=== Provided entries ===

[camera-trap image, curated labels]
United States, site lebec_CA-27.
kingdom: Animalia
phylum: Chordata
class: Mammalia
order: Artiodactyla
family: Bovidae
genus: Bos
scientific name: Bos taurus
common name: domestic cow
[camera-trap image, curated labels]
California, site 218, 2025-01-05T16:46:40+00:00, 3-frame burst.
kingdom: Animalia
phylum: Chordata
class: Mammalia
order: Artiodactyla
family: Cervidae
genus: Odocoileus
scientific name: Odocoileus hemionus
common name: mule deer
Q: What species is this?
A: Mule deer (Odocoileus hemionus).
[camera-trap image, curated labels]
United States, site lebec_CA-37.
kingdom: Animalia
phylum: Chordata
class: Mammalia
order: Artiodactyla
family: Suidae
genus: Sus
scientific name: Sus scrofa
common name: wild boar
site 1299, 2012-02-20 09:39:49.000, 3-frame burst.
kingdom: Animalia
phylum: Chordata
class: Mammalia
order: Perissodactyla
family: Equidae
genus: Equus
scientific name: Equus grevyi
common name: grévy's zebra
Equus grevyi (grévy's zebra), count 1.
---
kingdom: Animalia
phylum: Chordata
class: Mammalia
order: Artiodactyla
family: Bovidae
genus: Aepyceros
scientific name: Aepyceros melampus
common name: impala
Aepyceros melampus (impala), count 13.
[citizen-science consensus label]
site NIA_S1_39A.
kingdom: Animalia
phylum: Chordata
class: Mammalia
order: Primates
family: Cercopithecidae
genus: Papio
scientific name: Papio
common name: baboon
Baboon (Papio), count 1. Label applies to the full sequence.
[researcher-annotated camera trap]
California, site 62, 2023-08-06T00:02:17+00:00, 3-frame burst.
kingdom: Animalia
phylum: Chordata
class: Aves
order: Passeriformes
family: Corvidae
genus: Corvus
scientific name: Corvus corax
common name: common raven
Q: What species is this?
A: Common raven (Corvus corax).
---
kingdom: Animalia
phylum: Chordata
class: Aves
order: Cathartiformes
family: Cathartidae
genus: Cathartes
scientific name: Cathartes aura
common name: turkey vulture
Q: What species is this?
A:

===

Your goal:
All of the lines above that carry the string "family" need to be found and copied.

Written solution:
family: Bovidae
family: Cervidae
family: Suidae
family: Equidae
family: Bovidae
family: Cercopithecidae
family: Corvidae
family: Cathartidae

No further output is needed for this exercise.